Понимаю, что оставлять без внимания такой порыв неблагородно, но суета рабочих наших будней, как бурлящий по весне поток, уносит меня все дальше и дальше, не оставляя места для лирики. То срочное задание, то очень важное интервью, то необходимость вмешаться в начавшийся судебный процесс... Возможно, эта наша встреча еще не раз откладывалась бы по весьма уважительным причинам, но вчера она позвонила с утра. Похоже, она плакала, я не сразу узнала ее ставший привычным голос:
- У меня остался последний шанс. Надо срочно встретиться!
...Едва за ней закрылась дверь кабинета, когда она вошла, а я уже поняла - так выглядит отчаяние. Невысокого роста миловидная темноволосая женщина, не по возрасту стильно, но дорого одетая, на левой руке обручальное кольцо. Такая решительная по телефону, она тем не менее выглядела теперь смущенной в нашей казенной обстановке. И глаза - с ума сойти, вместе с отчаянием в них было столько боли! - горели, как две воспаленные звезды.
- Светлана Ивановна, - представилась она, подвинув стул ближе к столу. - Извините, что отрываю вас от дел.
О, сколько историй довелось мне выслушать за долгие годы журналистской практики! Драматичных, трагических, пошлых, скандальных, сугубо производственных... Эта история была о любви.

Исповедь

- Мы познакомились год назад, случайно, вскоре после того, как я развелась с мужем. Наш затянувшийся, но заведомо обреченный брак был, что называется, браком по расчету. Мою молодость и красоту с лихвой компенсировали его финансы. Извините, но по нынешним временам такое случается часто. Кроме того, без помощи мужа я не смогла бы вырастить и выучить свою дочь. А когда дочь выросла и вышла замуж, необходимость соблюдать видимость семейного благополучия отпала сама собой. Как застарелая болячка. И расстались мы без страстей и взаимных претензий, спокойно и безболезненно, как и сошлись в свое время.

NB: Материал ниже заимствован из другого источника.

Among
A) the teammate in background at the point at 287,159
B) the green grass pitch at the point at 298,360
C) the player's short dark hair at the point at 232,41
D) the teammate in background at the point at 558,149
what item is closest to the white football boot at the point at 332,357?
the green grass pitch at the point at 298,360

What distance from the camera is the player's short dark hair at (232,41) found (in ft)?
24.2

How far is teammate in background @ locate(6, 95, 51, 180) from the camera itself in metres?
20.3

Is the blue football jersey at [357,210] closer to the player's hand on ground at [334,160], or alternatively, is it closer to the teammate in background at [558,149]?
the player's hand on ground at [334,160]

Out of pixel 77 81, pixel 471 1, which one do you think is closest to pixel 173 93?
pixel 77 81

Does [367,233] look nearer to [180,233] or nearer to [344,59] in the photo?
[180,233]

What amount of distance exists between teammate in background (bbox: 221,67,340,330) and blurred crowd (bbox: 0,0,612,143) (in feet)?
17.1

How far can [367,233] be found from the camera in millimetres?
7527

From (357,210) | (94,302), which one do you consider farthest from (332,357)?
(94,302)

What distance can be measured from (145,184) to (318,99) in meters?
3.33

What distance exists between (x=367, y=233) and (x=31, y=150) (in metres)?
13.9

В процессе оформления всевозможных бракоразводных документов я и попала на прием к Михаилу Петровичу, назовем его так. Довольно строгий, но ничем особо не приметный мужчина лет пятидесяти - обыкновенный на первый взгляд чиновник. Только рукопожатие его, когда прощались, оказалось несколько крепче обычного, да взгляд проникновеннее и острее.
А потом он мне позвонил и, явно робея, поздравил с праздником 8 Марта - надвигалась весна 2003 года. Предложил встретиться, благо повод нашелся. Сначала отказывалась, а потом, вспомнив, что я отныне женщина свободная, согласилась. И это было ни к чему не обязывающее полуделовое свидание. Он, как бы между прочим, рассказывал о себе, о своей семье, я - о себе. Это был диалог двух взрослых людей, серьезных и ответственных, немало переживших и потерявших, многократно разочарованных, но, как выяснилось, не потерявших надежду испытать в этой беспросветной рутине еще один, последний, быть может, живой всплеск. И, что самое неожиданное, несмотря на все отличия, говорили мы на одном языке, хорошо понимая и чувствуя друг друга, как будто сто лет были знакомы. Я это называю - быть одной крови. Однако, привыкшая властвовать над мужчинами, я рядом с ним, мужественным, всесильным, впервые хотела чувствовать себя беззащитной, слабой и наивной. А он еще с той, первой нашей встречи говорил, что всегда боялся умных женщин. Я только однажды возразила:
- Бояться надо глупых, которые не умеют терпеть, но умеют требовать. Это глупая расскажет о своем романе сначала всем сослуживицам, а потом твоей жене. Умная доверит свое сердце только тебе одному...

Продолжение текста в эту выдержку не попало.